-- Opening Marker --

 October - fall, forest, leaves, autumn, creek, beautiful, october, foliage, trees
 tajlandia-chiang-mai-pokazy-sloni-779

-- Closing Marker --
-- Opening Marker --

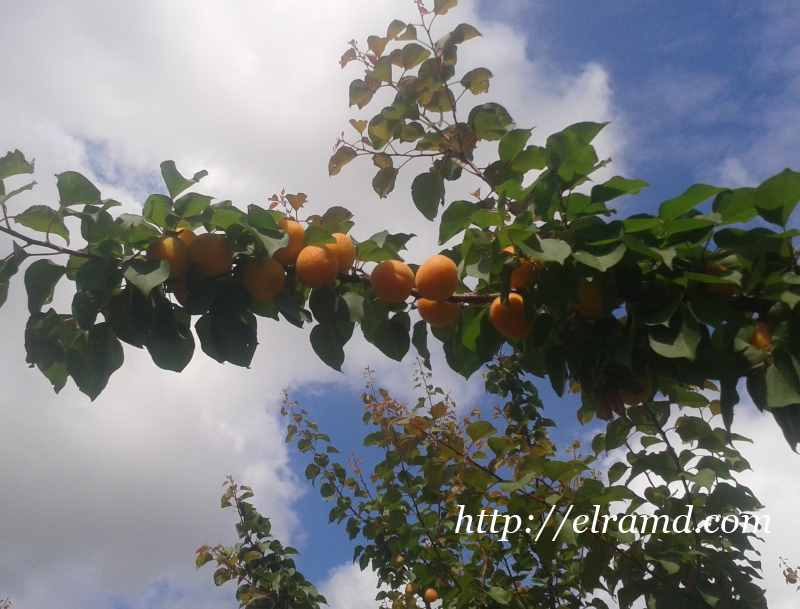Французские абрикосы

-- Closing Marker --

[WHAT IS EXPECTED] Your answer must be the lines above from the one containing "october, foliage, trees" to the one containing "tajlandia-chiang-mai-pokazy-sloni-779", both included, restated word for word.

[RESULT OF THE EXERCISE]
 October - fall, forest, leaves, autumn, creek, beautiful, october, foliage, trees
 tajlandia-chiang-mai-pokazy-sloni-779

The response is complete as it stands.